Due to the massively parallel nature of the brain's computations, answering these questions experimentally relies on being able to monitor very large numbers of neurons simultaneously.

Advances in electrode microfabrication and high-throughput data analysis have allowed scientists to record from hundreds of neurons in a small local area of the brain. However, as both healthy and unhealthy neural operation arises from the interaction of multiple, widely distributed brain circuits, its understanding requires a technological step-change that allows the monitoring of much larger numbers of neurons over many brain areas.

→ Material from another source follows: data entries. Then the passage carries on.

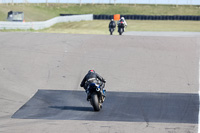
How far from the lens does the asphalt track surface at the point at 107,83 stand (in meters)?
11.2

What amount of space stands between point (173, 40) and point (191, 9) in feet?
169

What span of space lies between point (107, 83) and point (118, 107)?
4291 mm

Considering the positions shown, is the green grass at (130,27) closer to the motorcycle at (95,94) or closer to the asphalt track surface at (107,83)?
the asphalt track surface at (107,83)

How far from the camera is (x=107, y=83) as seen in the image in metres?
17.7

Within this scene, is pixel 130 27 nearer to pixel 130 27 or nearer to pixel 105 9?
pixel 130 27

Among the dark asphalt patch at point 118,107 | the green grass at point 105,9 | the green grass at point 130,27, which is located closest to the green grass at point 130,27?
the green grass at point 130,27

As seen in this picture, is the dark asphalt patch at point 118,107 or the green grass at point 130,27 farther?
the green grass at point 130,27

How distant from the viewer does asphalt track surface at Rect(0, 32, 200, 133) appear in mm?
11211

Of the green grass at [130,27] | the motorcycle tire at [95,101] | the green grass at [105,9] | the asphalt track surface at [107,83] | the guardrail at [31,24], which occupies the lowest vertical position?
the green grass at [105,9]

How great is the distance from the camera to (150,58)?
21859 mm

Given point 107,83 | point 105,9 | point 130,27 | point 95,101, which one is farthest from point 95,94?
point 105,9

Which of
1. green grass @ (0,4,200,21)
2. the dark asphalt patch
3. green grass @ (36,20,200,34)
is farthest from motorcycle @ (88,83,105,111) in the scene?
green grass @ (0,4,200,21)

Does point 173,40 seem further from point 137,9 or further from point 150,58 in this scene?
point 137,9

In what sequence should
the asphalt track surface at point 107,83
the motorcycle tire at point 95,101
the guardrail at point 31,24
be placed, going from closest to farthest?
the asphalt track surface at point 107,83 → the motorcycle tire at point 95,101 → the guardrail at point 31,24
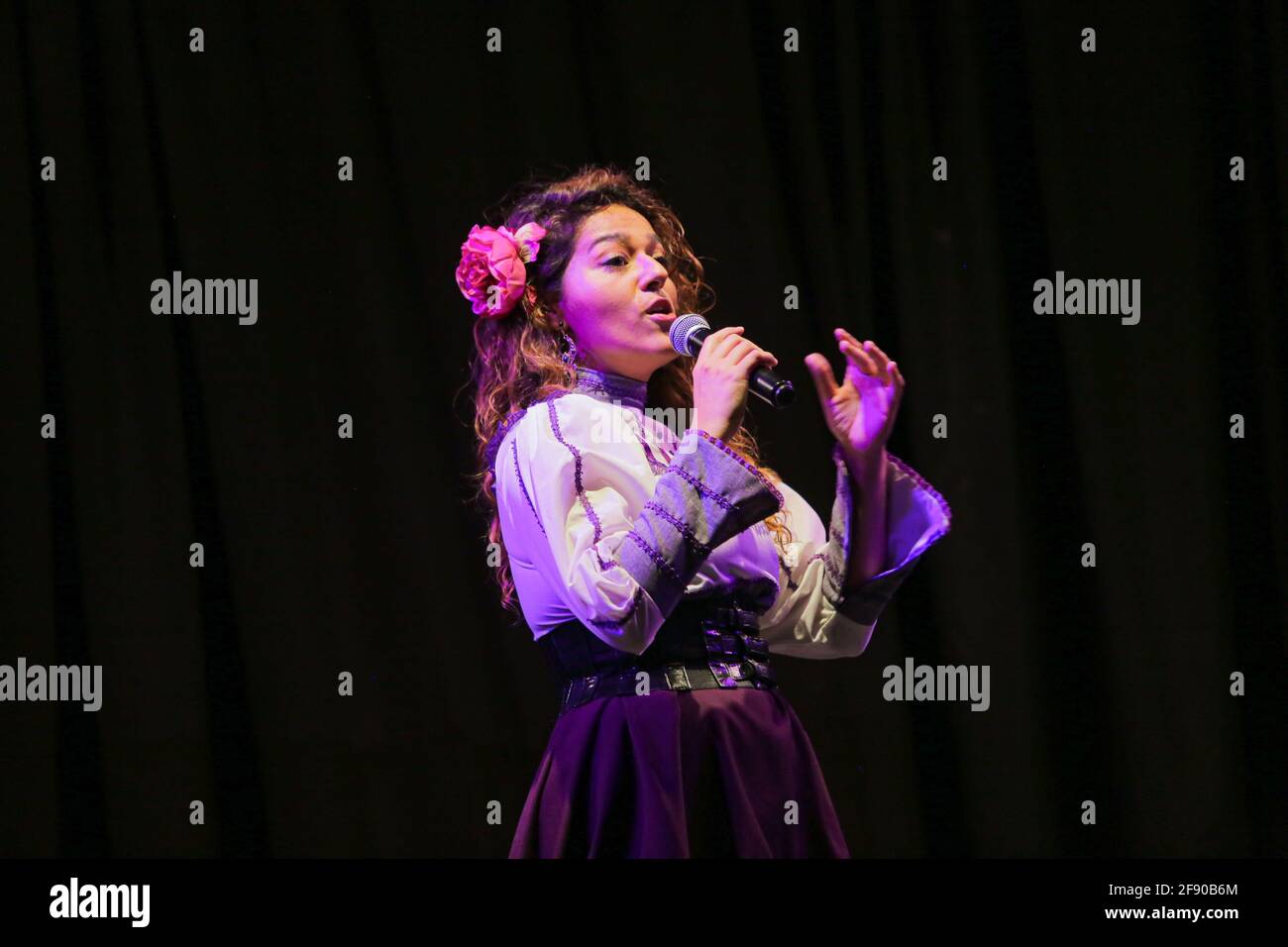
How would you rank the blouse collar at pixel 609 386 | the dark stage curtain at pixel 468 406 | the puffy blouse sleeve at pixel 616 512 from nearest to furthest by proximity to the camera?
1. the puffy blouse sleeve at pixel 616 512
2. the blouse collar at pixel 609 386
3. the dark stage curtain at pixel 468 406

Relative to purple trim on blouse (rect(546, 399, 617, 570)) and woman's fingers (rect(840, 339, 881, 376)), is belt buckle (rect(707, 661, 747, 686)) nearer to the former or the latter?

Large-scale neuronal recording relies on the use of microfabricated multielectrode arrays (MEAs). Arrays capable of recording from hundreds of local neurons are now commercially available. In principle, these arrays provide the ability to record from thousands of neurons across multiple brain structures, simply by using a large number of probes simultaneously. However, accessing the data produced by these electrodes cannot be achieved with current technologies, as it is simply impossible to pass a sufficient number of very low amplitude analogue signals, as in current passive connection systems.

iPROBE addresses this by leveraging communication protocols used commonly in high-performance computing. Allowing simple, robust, and low-noise connection of several multi-electrode arrays, will allow us to monitor thousands of neurons from multiple probe structures using a single communication interface.

iPROBE exploits cheap, commercially-available microelectrode arrays (eg. NeuroNexus), connected to a custom CMOS Integrated Circuit (IC) via high-density flexible ribbon cables. CMOS ICs are low-cost and produce high-yield and area-efficient active electronics suitable for amplifying, filtering, analog-to-digital conversion, and encoding of each electrode array's spiking neuron data. Each group of serially connected probes will terminate into a standard USB interface. The new USB-3.0 protocol (marketed using the SuperSpeed term) can allow for serial data speeds of 5Gbps. For data sampled at 25kS/sec at 12-bit resolution, this could provide a bandwidth capable of supporting over 10,000 electrodes: two orders of magnitude beyond current technology.